I came across an unused iRobot Roomba at FUBAR labs and though this would be the perfect opportunity to build a robot using the Robotic Operating System (ROS). ROS is basically software that's used integrate all a robot's sensors (encoders, depth camera, laser scanner ect..) with the code that's used to control it. All of the sensors run as a node. For example, the Kinect sensor node publishes its depth data. The SLAM (localization and mapping) node will uses the Kinect data to determine the robot's location and publish to other nodes. Each node is separate from the others so it's easy to change or add new ones. ROS also has a ton of built in libraries that work with different servos, laser scanners, and other sensors.
The Roomba is essentially the same thing as the iRobot Create, which is the base used for the
Turtlebot designed by Willow Garage (another ROS robot). In the picture below, I've got the Roomba on the bottom, the laptop that will be running ROS, and a Kinect sensor on top. Not pictured is the workstation, which is just another computer running ROS and used to render the localization data.
After a bit of searching, I found out that someone had already created a ROS stack for the Roomba. Unfortunately, I ran into a lot of trouble getting it to work and later found out that the Roomba stack is a bit buggy. The good thing about the similarity between the Turtlebot and Roomba is that you can use the Turtlebot stack with just a few small changes. From this post on ROS answers I learned that a few changes to the Turtlebot launch file were needed. The code below is what I've got working on my Roomba right now.
Teleoperation and Mapping
Here are some examples of the Roomba working with the teleoperation and SLAM packages at FUBAR labs. In the first video, I'm driving the Roomba
around with the keyboard on the workstation using the teleop package. The Roomba is running the SLAM package, mapping, and sending its data back to the workstation for visualization. The
white circle on the map is the Roomba and white lines moving around in front of the robot are where it thinks it's seeing an object based on the Kinect data.
There was a bit of trouble with the communication between
the two that caused the robot's localization to jump around.

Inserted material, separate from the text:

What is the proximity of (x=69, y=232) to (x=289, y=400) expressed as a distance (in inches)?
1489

I think this was the result of my workstation trying to run ROS,
display the visualization data, and record a screen video. This slowed the computer down almost to the point where it was unusable. I did manage to get some video though.
In the video below, I thought it would be nice to show the depth image from the Kinect along with the map. This caused the workstation to lag quite a bit as you can see in the video. Still it shows some nice images of the Kinect.
I made a better map later on of my apartment. No video for that one but here is an image of the map. It's still a little messy, but I was able to use this map to have the Roomba autonomously navigate around my apartment. This was using the Adaptive Monte Carlo Localization (AMCL) package which uses a particle filter to localize the robot.